§ **ASSIGNMENT**
Line by line, repeat the material below exactly and skip the images.

§ **DATA SECTION**
========================================
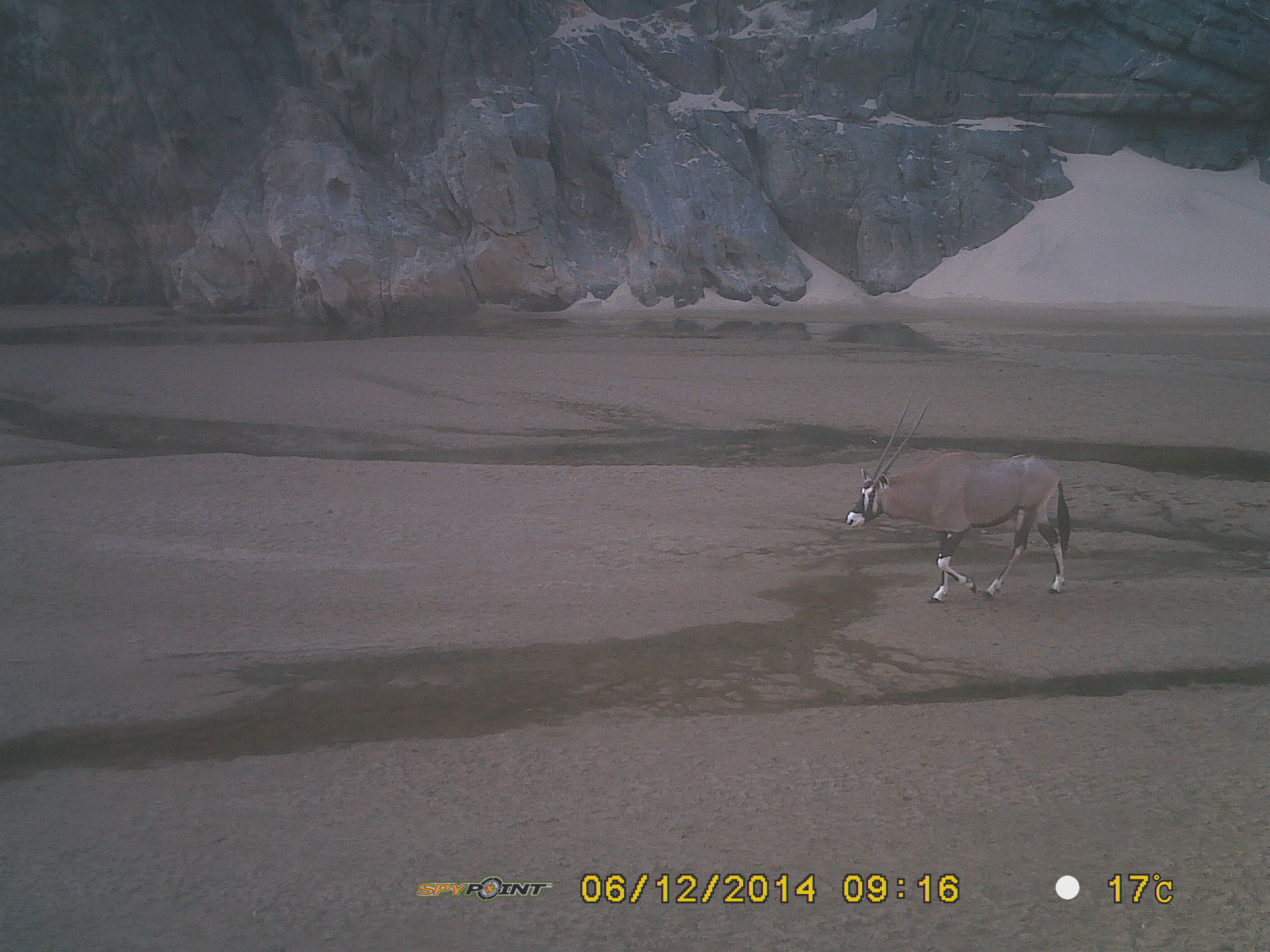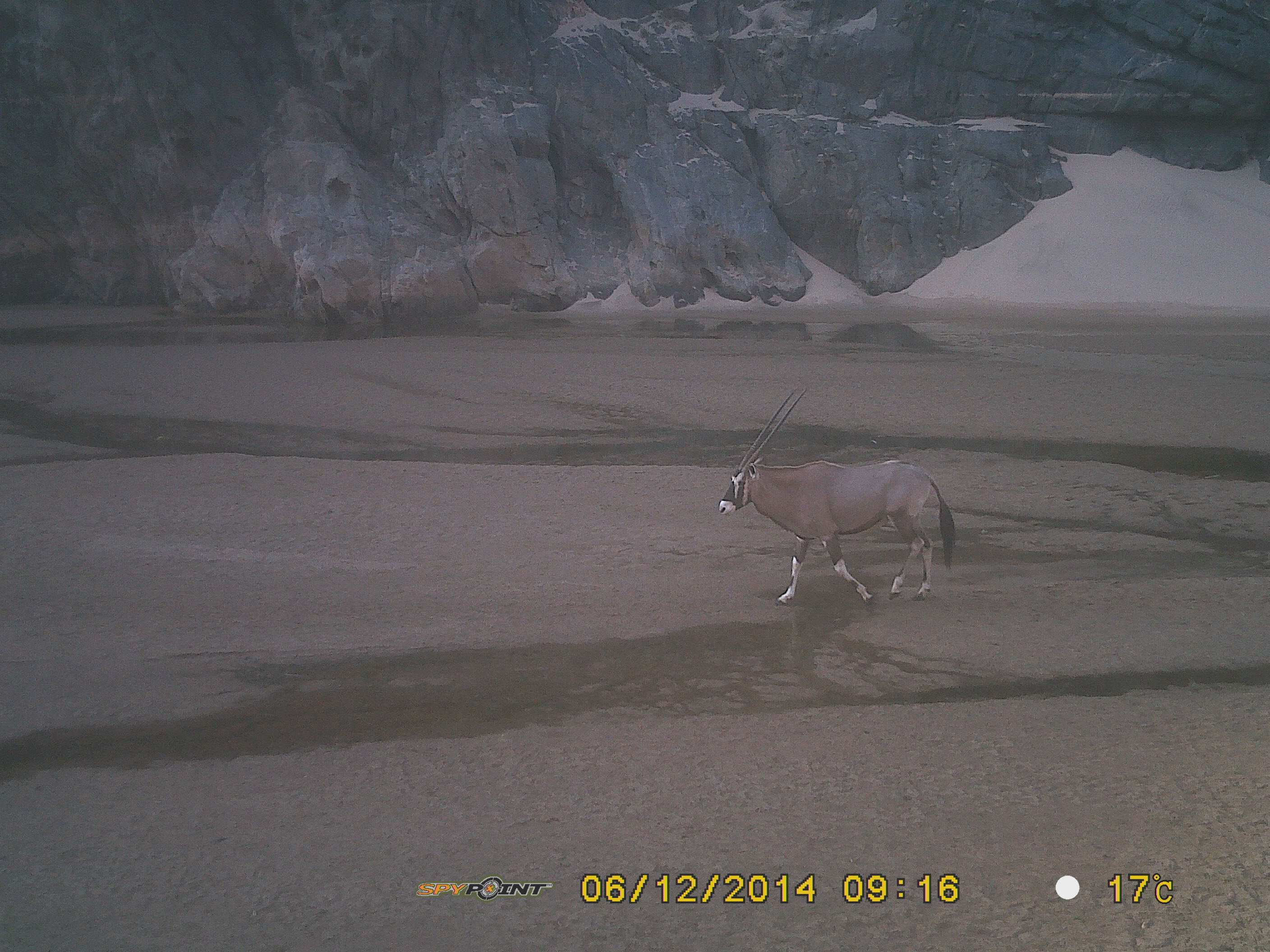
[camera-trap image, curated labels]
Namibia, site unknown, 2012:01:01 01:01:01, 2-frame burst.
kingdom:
========================================
§ **RESULT**
[camera-trap image, curated labels]
Namibia, site unknown, 2012:01:01 01:01:01, 2-frame burst.
kingdom:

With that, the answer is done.